TinyVLA: Towards Fast, Data-Efficient Vision-Language-Action Models for Robotic Manipulation

The paper "TinyVLA: Towards Fast, Data-Efficient Vision-Language-Action Models for Robotic Manipulation" introduces a novel family of compact vision-language-action (VLA) models designed to overcome significant challenges in existing VLA models, particularly those related to inference speed and data efficiency. This research addresses the limitations of current VLA models, such as OpenVLA, which are characterized by slow inference speeds due to their dependence on large model parameters and extensive pre-training requirements.

Contributions and Methodology

The authors present TinyVLA, a VLA model that boasts faster inference speeds and improved data efficiency without compromising performance. The key innovations in TinyVLA include:

1. Policy Backbone Initialization: The model initialization leverages robust, high-speed multimodal models, ensuring a compact yet powerful VLA model.
2. Diffusion Policy Decoder: The integration of a diffusion-based policy decoder during the fine-tuning phase enables precise robot actions. This approach allows for direct action prediction without the need for extensive autoregressive token generation.

TinyVLA’s architecture includes a pre-trained multimodal model as the policy network's starting point. During the training phase, the policy backbone's weights are frozen, and low-rank adaptation (LoRA) techniques are applied, updating only 5% of the model's parameters. The model also employs a diffusion-based head for generating robot actions, improving efficiency and maintaining the pre-trained model's generalization capabilities.

Experimental Validation

The efficacy of TinyVLA is demonstrated through extensive experimentation in both simulated environments and real-world robotic setups. Key findings include:

1. Simulation Results: In the MetaWorld benchmark (50 tasks), TinyVLA-H significantly outperformed the Diffusion Policy, achieving a 21.5% higher average success rate. The superiority was especially pronounced in more complex tasks.
2. Real-World Performance: The model was evaluated on both single-arm and bimanual robotic tasks. TinyVLA-H exhibited superior performance with a 94.0% average success rate across five single-arm tasks, outperforming OpenVLA by 25.7%. In bimanual experiments, TinyVLA-H achieved success rates where baselines consistently failed.
3. Generalization: TinyVLA demonstrated strong generalization capabilities across various dimensions:
   • Instruction Generalization: The model correctly interpreted and followed novel instructions involving unseen objects and tasks.
   • View and Background Generalization: TinyVLA managed to perform tasks accurately under different camera viewpoints and various backgrounds.
   • Lighting Conditions and Distractors: The model remained robust against changes in lighting conditions and the presence of distractors, significantly outperforming baselines.
   • Spatial and Visual Generalization: TinyVLA effectively handled spatial generalization and adapted to objects with different appearances.

Implications and Future Directions

This research has substantial implications for the deployment of robotic systems in real-world environments.

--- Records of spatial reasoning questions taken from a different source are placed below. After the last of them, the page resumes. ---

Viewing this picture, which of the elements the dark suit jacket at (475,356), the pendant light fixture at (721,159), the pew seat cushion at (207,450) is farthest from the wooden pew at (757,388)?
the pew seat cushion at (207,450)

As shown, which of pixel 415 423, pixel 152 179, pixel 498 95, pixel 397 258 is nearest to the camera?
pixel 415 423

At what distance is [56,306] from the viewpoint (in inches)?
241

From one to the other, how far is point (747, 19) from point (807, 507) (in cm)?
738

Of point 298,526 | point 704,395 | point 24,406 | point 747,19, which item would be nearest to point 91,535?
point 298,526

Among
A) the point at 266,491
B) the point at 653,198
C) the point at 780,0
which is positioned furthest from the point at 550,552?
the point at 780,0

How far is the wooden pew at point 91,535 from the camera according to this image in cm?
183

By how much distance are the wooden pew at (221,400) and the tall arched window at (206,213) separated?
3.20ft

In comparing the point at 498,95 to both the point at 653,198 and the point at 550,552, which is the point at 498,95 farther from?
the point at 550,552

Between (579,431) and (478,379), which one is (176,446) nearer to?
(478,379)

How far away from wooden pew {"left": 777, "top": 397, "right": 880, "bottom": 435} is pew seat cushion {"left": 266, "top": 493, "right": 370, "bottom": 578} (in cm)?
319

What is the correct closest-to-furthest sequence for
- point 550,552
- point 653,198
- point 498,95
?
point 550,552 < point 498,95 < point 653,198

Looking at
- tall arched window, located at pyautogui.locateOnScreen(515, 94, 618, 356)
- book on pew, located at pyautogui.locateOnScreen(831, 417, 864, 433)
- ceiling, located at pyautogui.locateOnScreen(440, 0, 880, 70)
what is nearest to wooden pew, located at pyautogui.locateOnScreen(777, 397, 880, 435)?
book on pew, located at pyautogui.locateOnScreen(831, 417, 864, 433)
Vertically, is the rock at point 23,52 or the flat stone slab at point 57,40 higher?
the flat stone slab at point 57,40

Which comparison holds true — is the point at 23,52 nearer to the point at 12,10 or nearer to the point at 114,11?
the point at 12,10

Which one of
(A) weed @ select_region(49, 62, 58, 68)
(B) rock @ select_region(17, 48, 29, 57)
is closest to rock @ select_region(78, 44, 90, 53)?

The ability of TinyVLA to deliver fast inference and high data efficiency makes it a promising solution for practical robotic applications where computational resources are limited, and rapid adaptation to new tasks and environments is essential.

Conclusion

TinyVLA represents a significant advancement in the design of vision-language-action models for robotic manipulation. Its compact architecture, rapid inference capabilities, and robust generalization to various tasks and environments highlight its potential for broad application. Future work could explore further optimization of the model architecture and expansion to more complex multi-agent systems, pushing the boundaries of what VLA models can achieve in the field of robotics.